• Raw data:
• • •
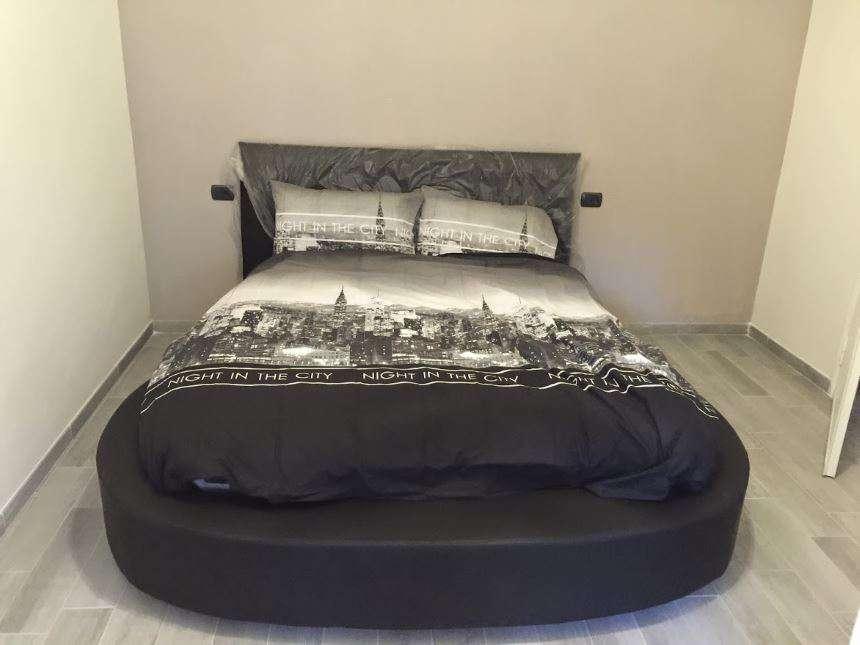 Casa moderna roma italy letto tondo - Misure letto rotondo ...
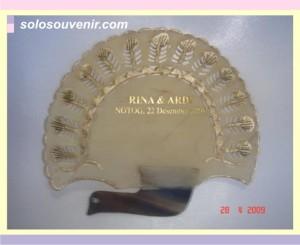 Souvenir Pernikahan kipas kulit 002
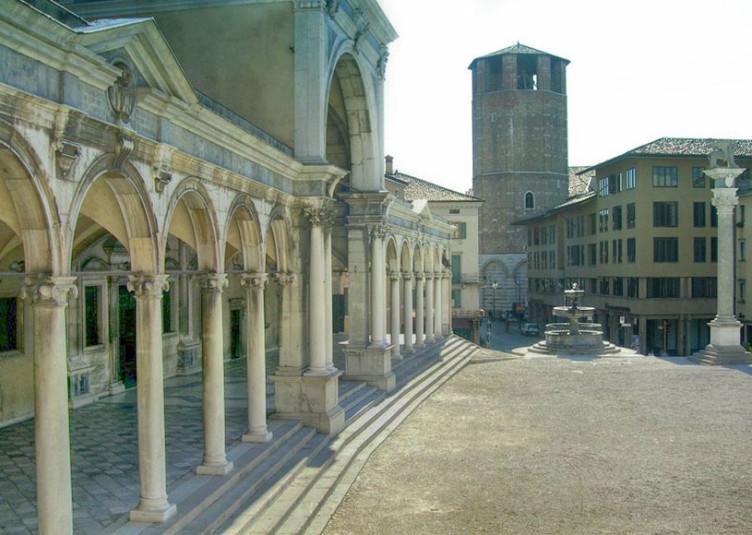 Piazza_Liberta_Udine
• • •
• What you have to do: Reproduce the data above word for word and omit the images.

• Answer to this task:
 Casa moderna roma italy letto tondo - Misure letto rotondo ...
 Souvenir Pernikahan kipas kulit 002
 Piazza_Liberta_Udine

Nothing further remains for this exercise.